If one of the subjects of my story killed herself while I was working on it, I might well have abandoned the project if it was a feature that was entertaining but had no pressing social value. And yet three months later, Hannan and Grantland posted the story. Indeed, the suicide was a pivotal part of the narrative, giving an unexpected twist to the reporter’s odyssey, adding drama to the piece, which received more than 6,500 “likes” before thousands of others heard about the story and weighed in with sharp criticism.
To his credit, Grantland editor Bill Simmons posted a lengthy apology.
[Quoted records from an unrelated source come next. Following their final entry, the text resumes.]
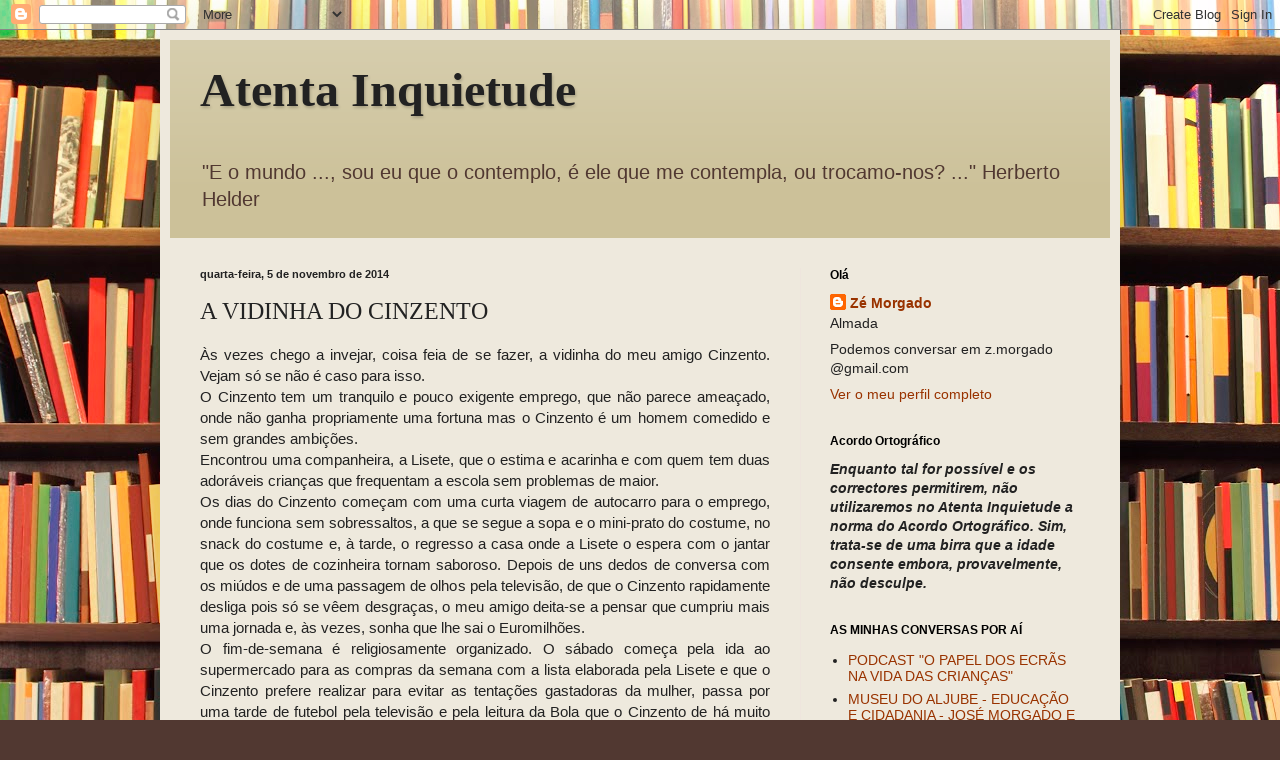

--- FILE ---
content_type: application/javascript
request_url: https://t.dtscout.com/pv/?_a=v&_h=atentainquietude.blogspot.com&_ss=6a8mgaugw2&_pv=1&_ls=0&_u1=1&_u3=1&_cc=us&_pl=d&_cbid=4hfq&_cb=_dtspv.c
body_size: -261
content:
try{_dtspv.c({"b":"chrome@131"},'4hfq');}catch(e){}

--- FILE ---
content_type: text/javascript;charset=UTF-8
request_url: http://whos.amung.us/pingjs/?k=9ic3sytyry&t=Atenta%20Inquietude%3A%20A%20VIDINHA%20DO%20CINZENTO&c=d&x=http%3A%2F%2Fatentainquietude.blogspot.com%2F2014%2F11%2Fa-vidinha-do-cinzento.html&y=&a=0&v=27&r=1455
body_size: 59
content:
WAU_r_d('2','9ic3sytyry',0);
He kept saying that Hannan and the editors should have known more about transgender individuals. He contended that his team of reporters and editors lacked the sophistication to recognize the implications of their reporting.
I just don’t buy that. It should have been obvious to any sentient member of the human race that this subject desperately did not want any publicity about her transgender status, which was her right. It should have been clear that the subject of this story was emotionally vulnerable. These journalists should have been mindful that subjects who are deceased have families that also could suffer from this publicity.
Nor was I impressed by NPR’s anemic critique of the story, which began by saying that this bit of long-form journalism initially won “wide acclaim online.” What really bothered me was All Things Considered host Robert Siegel, who opted to play the devil’s advocate and speculated whether Dr. V. had essentially asked for it, by lying about her credentials, presumably to sell her putter, implying that her misconduct gave a reporter license to report anything he found out. Dr. V wasn’t a public official, or a traitor to her country. She had not been arrested. She had a right to keep this aspect of her life confidential.
And the praiseworthy tweet from The New York Times’ David Carr notwithstanding, I just didn’t think the piece was that exceptional. Certainly not worth months of investigative work and a human life. But then, I don’t play golf.